Convert the rows, from the start through the line containing "95.5 inches", into a Markdown table with columns No. and Content, numbering each line and omitting blank lines.

BEGIN Provided records

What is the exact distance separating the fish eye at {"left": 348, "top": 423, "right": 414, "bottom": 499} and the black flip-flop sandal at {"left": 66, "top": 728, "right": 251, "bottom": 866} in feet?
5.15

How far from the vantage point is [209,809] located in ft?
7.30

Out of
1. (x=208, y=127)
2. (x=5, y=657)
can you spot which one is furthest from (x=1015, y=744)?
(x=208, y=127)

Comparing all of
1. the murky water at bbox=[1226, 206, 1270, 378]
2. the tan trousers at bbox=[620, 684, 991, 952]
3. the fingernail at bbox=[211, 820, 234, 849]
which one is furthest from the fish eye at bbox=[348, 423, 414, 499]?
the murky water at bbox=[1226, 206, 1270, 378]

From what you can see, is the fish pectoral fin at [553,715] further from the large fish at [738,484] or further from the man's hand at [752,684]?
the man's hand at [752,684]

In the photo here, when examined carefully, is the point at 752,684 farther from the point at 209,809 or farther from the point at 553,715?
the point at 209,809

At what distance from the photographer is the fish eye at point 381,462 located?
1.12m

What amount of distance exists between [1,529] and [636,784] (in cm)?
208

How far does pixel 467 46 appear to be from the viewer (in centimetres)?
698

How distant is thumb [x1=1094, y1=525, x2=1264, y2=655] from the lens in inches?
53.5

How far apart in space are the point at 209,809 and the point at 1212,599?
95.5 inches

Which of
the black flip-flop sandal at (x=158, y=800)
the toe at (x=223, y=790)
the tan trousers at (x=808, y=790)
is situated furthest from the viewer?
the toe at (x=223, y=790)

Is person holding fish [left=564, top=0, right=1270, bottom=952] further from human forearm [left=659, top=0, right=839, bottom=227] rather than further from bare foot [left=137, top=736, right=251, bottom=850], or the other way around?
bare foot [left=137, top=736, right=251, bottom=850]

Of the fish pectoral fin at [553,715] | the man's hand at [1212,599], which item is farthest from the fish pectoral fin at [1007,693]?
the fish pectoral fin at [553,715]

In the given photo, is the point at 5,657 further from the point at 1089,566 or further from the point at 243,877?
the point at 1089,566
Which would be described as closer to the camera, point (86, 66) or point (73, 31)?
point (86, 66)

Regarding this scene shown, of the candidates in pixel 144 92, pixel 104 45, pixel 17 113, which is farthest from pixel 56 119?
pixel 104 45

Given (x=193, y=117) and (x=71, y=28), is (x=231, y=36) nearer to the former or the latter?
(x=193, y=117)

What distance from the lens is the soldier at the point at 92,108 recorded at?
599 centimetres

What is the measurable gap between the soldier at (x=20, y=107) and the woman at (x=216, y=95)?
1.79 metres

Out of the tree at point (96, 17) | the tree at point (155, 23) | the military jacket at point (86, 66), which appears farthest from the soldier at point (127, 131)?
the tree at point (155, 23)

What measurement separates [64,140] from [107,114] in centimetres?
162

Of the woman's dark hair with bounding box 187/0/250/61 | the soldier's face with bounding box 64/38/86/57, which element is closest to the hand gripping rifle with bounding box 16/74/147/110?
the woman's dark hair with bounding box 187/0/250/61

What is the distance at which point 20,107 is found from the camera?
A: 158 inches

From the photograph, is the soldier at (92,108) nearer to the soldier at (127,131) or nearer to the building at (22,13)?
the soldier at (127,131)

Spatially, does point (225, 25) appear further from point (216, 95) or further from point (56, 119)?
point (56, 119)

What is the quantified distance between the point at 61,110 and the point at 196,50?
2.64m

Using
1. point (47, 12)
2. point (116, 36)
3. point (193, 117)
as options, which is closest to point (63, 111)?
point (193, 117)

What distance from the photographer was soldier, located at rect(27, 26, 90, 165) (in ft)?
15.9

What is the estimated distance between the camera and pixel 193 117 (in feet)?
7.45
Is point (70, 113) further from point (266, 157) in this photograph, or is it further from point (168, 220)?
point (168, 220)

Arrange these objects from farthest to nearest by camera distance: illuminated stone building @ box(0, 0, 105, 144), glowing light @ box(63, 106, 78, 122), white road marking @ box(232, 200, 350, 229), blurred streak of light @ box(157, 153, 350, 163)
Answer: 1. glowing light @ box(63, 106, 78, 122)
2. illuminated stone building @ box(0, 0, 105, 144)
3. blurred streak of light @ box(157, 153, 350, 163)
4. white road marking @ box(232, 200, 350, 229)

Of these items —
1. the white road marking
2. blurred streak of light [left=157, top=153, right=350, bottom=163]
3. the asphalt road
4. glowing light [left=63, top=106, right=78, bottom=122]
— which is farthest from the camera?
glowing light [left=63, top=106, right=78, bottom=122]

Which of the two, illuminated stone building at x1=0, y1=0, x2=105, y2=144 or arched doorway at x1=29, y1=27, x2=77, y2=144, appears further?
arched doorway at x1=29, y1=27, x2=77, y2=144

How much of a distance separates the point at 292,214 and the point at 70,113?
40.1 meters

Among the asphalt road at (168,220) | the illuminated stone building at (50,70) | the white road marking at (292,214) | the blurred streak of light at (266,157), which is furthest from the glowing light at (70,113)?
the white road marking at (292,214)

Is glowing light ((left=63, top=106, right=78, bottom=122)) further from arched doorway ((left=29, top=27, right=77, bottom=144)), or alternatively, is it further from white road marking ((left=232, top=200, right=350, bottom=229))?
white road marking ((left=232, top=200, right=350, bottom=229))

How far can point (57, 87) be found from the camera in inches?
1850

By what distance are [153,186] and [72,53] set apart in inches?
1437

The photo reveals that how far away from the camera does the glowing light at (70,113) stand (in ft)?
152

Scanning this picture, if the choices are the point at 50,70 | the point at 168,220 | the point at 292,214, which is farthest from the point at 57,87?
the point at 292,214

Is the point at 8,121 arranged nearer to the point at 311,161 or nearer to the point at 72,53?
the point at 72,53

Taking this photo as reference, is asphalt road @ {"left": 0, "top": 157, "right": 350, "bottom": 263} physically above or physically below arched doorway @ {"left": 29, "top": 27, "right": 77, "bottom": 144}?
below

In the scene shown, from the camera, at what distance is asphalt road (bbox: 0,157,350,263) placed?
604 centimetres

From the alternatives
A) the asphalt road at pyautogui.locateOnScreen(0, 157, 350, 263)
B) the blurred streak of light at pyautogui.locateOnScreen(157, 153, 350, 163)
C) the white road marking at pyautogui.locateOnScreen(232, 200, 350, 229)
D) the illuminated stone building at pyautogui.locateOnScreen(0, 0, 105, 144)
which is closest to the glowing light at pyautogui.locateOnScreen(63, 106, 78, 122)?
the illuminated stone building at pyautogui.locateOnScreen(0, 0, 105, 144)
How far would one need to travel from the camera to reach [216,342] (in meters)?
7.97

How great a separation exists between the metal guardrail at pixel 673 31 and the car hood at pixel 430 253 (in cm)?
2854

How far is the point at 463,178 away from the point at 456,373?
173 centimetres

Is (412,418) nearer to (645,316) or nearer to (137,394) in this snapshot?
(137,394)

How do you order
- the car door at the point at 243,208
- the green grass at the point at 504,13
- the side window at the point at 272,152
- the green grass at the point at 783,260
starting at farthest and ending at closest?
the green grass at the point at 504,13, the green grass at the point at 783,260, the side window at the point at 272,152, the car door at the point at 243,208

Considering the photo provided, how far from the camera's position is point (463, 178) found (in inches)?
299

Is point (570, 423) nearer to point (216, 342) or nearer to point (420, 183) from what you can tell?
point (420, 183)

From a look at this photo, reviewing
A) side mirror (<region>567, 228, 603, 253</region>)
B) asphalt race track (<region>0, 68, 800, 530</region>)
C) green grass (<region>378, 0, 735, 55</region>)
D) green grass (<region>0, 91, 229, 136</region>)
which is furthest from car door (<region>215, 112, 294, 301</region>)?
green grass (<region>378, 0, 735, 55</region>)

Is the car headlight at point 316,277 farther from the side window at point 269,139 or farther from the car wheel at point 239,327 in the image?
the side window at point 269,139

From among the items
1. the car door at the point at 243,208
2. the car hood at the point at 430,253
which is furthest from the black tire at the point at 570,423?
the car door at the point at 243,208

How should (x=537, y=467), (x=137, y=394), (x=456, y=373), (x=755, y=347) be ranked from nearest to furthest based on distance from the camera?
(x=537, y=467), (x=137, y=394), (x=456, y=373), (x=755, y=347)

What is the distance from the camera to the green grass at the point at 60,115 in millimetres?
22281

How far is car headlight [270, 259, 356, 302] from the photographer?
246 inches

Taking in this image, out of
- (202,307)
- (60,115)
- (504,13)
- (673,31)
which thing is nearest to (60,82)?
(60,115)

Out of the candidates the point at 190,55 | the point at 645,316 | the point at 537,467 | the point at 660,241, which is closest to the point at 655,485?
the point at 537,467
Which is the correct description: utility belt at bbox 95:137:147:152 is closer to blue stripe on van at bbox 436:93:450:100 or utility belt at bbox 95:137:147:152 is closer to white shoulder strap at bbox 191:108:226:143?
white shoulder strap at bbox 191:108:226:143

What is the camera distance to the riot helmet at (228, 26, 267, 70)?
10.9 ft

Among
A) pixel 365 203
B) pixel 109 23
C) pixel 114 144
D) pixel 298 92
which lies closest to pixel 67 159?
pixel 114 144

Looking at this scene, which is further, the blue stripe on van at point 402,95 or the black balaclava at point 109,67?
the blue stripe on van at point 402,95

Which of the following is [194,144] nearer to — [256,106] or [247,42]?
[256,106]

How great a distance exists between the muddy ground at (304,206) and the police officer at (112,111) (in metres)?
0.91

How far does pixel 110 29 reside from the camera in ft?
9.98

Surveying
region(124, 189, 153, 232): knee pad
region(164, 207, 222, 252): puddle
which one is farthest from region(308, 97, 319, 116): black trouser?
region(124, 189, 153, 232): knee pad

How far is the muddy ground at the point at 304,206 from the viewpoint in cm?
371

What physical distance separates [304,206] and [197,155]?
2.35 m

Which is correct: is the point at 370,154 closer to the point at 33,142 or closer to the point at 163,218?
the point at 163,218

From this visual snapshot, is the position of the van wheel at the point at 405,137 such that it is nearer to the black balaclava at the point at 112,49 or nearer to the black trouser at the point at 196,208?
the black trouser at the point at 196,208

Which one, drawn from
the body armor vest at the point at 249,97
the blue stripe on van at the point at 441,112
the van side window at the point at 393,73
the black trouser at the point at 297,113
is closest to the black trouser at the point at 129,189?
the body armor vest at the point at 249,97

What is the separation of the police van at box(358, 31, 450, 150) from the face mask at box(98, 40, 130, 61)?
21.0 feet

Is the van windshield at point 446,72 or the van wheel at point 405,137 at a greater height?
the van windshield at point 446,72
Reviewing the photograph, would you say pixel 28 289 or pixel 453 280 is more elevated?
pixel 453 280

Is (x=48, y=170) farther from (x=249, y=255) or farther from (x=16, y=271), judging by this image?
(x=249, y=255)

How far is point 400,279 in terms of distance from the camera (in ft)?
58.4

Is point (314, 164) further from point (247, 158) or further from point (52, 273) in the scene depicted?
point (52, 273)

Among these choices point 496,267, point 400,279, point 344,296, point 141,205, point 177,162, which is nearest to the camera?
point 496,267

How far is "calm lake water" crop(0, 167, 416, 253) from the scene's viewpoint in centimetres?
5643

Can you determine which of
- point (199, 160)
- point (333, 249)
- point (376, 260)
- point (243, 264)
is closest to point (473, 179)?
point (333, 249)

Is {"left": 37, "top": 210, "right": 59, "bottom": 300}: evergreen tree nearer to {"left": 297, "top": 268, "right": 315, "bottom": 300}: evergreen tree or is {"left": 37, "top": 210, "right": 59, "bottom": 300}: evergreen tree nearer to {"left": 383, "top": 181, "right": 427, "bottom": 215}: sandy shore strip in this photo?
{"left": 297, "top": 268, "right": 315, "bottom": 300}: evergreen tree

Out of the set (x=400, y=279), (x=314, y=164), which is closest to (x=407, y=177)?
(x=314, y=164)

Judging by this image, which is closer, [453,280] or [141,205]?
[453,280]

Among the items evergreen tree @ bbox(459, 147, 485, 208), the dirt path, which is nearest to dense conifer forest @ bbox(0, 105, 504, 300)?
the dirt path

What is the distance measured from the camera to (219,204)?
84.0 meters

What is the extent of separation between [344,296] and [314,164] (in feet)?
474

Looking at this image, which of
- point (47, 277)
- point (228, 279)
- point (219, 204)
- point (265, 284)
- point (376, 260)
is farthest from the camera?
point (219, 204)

END Provided records

- [Final answer]:
| No. | Content |
|---|---|
| 1 | What is the exact distance separating the fish eye at {"left": 348, "top": 423, "right": 414, "bottom": 499} and the black flip-flop sandal at {"left": 66, "top": 728, "right": 251, "bottom": 866} in feet? |
| 2 | 5.15 |
| 3 | How far from the vantage point is [209,809] located in ft? |
| 4 | 7.30 |
| 5 | Out of |
| 6 | 1. (x=208, y=127) |
| 7 | 2. (x=5, y=657) |
| 8 | can you spot which one is furthest from (x=1015, y=744)? |
| 9 | (x=208, y=127) |
| 10 | Comparing all of |
| 11 | 1. the murky water at bbox=[1226, 206, 1270, 378] |
| 12 | 2. the tan trousers at bbox=[620, 684, 991, 952] |
| 13 | 3. the fingernail at bbox=[211, 820, 234, 849] |
| 14 | which one is furthest from the fish eye at bbox=[348, 423, 414, 499]? |
| 15 | the murky water at bbox=[1226, 206, 1270, 378] |
| 16 | From what you can see, is the fish pectoral fin at [553,715] further from the large fish at [738,484] or further from the man's hand at [752,684]? |
| 17 | the man's hand at [752,684] |
| 18 | In the photo here, when examined carefully, is the point at 752,684 farther from the point at 209,809 or farther from the point at 553,715? |
| 19 | the point at 209,809 |
| 20 | At what distance from the photographer is the fish eye at point 381,462 located? |
| 21 | 1.12m |
| 22 | What amount of distance exists between [1,529] and [636,784] (in cm)? |
| 23 | 208 |
| 24 | How far does pixel 467 46 appear to be from the viewer (in centimetres)? |
| 25 | 698 |
| 26 | How distant is thumb [x1=1094, y1=525, x2=1264, y2=655] from the lens in inches? |
| 27 | 53.5 |
| 28 | How far apart in space are the point at 209,809 and the point at 1212,599? |
| 29 | 95.5 inches |